This is where it gets even more interesting. It is to be noted that by exercising the powers conferred under Section 50 of FCRA, the Central Government can issue orders to exempt any organization from the provisions of FCRA in the public interest. Such an order, exempting organizations from the operation of all the provisions of FCRA was passed in January 2020.

However, only those organizations which are constituted or established by Central/State Acts or administrative/executive orders, and wholly-owned by the Government and whose accounts are required to be compulsorily audited by the Comptroller and Auditor General of India (hereinafter ‘CAG’) or any of its agencies were exempted by the aforementioned order.

Now, the PM CARES Fund is neither a body set up through a Central or State Act (it is registered under the Registration Act, 1908) nor is it one whose fund is audited by CAG (its funds are audited by an independent auditor). In fact, a Supreme Court’s decision clarified that “for a public charitable trust, there is no occasion for audit by the CAG.”

Regardless, it has still been granted exemption from FCRA. The government has conveniently avoided engaging by drawing parallels with the Prime Minister’s National Relief Fund. Even an RTI application seeking details and documents on the exemption was not given an adequate response.

A satisfactory justification for the exemption of PM CARES from FCRA, even today, has not been provided, leaving us with the possibility of regarding it as an unjustified act of the Centre.

Concluding Remarks

The government should provide adequate reasons for the exemption of the PM CARES Fund from FCRA and clear the air surrounding the same. It should take note that the January 2020 order is insufficient to exempt the fund and therefore clarify how such an exemption, if still valid, will serve the public interest.

Such a blanket exemption from FCRA, when the PM CARES Fund does not meet the conditions necessary for procuring registration certificate under Section 12 of FCRA, is a gross misuse of power.

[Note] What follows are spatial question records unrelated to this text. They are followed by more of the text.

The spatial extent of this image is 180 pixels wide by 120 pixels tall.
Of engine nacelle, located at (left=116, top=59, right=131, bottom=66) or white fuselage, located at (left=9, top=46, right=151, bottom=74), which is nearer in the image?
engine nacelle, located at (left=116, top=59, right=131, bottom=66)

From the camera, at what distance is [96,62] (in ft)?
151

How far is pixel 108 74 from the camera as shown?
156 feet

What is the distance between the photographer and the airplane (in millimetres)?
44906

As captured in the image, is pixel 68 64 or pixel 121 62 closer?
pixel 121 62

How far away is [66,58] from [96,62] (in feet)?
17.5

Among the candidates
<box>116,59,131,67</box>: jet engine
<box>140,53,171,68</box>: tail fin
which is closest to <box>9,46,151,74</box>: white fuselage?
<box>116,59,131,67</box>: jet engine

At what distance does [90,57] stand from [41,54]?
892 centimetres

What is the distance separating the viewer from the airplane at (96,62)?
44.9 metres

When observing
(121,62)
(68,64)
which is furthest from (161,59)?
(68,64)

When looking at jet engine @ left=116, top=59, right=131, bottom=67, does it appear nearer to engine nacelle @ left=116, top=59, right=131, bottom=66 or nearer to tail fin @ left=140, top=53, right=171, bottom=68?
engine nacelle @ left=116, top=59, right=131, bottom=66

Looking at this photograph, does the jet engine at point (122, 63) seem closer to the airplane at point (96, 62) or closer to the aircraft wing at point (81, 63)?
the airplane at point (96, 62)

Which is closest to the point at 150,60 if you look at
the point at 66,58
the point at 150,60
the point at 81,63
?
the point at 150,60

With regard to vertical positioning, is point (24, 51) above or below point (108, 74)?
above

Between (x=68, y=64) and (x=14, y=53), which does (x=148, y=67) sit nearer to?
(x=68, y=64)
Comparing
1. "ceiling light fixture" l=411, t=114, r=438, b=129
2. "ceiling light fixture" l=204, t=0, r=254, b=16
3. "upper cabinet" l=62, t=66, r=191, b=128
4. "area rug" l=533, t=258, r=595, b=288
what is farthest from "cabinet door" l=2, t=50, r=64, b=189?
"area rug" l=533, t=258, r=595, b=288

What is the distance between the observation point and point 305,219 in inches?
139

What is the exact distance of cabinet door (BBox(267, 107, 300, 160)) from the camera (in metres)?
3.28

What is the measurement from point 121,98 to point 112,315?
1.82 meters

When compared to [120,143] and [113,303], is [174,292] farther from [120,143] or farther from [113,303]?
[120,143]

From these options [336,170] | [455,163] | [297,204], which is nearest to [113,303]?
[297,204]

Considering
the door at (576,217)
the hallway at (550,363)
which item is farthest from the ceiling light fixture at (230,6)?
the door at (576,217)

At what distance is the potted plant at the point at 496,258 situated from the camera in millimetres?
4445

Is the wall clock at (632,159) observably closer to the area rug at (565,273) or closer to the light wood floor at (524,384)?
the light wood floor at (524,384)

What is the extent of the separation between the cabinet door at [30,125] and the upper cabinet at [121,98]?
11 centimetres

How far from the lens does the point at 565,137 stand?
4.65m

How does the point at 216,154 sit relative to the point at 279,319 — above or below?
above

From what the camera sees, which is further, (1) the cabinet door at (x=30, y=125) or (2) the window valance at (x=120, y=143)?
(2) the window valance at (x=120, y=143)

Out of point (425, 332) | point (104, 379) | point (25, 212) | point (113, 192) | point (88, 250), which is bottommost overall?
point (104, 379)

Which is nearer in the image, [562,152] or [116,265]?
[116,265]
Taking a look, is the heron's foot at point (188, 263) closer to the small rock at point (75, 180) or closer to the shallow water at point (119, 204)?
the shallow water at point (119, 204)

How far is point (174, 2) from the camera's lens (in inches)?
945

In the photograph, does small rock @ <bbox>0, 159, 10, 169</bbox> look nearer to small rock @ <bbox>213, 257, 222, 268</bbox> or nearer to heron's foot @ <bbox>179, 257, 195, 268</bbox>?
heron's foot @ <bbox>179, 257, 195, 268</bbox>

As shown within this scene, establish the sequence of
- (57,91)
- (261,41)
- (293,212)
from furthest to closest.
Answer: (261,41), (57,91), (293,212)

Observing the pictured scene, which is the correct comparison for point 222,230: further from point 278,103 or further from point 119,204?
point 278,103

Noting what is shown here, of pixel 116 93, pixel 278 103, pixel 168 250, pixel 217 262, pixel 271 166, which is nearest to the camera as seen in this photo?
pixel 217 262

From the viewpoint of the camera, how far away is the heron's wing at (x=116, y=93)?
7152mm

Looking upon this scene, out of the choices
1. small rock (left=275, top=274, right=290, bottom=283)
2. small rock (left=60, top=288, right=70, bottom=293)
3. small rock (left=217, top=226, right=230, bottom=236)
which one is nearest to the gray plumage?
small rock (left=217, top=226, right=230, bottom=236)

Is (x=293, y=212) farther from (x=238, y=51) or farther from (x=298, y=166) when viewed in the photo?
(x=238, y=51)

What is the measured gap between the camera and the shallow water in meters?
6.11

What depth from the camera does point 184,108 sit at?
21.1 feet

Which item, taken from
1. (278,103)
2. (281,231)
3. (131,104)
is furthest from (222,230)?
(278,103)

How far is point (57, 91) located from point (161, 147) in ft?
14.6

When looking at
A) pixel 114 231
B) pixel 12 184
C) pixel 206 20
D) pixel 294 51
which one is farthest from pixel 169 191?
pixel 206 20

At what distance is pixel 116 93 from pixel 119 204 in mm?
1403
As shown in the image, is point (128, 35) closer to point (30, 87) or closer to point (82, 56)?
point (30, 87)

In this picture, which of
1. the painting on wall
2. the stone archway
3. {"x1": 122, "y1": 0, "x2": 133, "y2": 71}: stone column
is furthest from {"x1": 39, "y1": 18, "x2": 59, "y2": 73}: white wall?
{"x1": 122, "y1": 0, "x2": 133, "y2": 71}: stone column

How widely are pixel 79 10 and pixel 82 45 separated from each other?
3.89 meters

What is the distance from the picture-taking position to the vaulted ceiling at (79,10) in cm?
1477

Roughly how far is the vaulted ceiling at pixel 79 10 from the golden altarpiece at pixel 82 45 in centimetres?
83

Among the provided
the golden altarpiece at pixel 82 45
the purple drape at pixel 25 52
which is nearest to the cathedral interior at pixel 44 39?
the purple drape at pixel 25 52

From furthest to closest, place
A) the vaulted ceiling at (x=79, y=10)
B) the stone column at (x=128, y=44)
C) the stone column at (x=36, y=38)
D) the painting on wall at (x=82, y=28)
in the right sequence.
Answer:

The government must adhere to the notions of transparency and accountability, especially when the amendment to the FCRA was aimed at strengthening the same.

With regards to NGOs, undeniably, there are instances in the past where they have circumvented the regulations and as the former finance minister P. Chidambaram once observed in the Parliament, even today, there might be instances where the foreign contribution is being tampered with.

However, the work of genuine NGOs should not be hampered in the process of penalizing a few. Grassroot NGOs and those working on issues of public health in remote areas could play a significant role in stemming the spread of the COVID-19 pandemic.

The National Disaster Management Authority, chaired by the Prime Minister, has itself enlisted NGOs to work in close coordination to handle the situation. It realises that civil societies and activists constantly make up for the gaps in government programmes by reaching out to the marginalised. A concerted effort is the need of the hour.

Photo by Katt Yukawa on Unsplash

NGOs need support from the government to persist. Currently, the only respite to the NGOs is the May 2021 order of the Delhi High Court directing SBI to make the FCRA accounts operational within ten days of receipt of the FC-6 certificate (approving the intimation of the change of designated bank account or utilisation Account) and the MHA’s affirmation to authorize the operationalization of FCRA accounts of NGOs within seven days of receiving a request. However, operationalising the account is only one part of the problem.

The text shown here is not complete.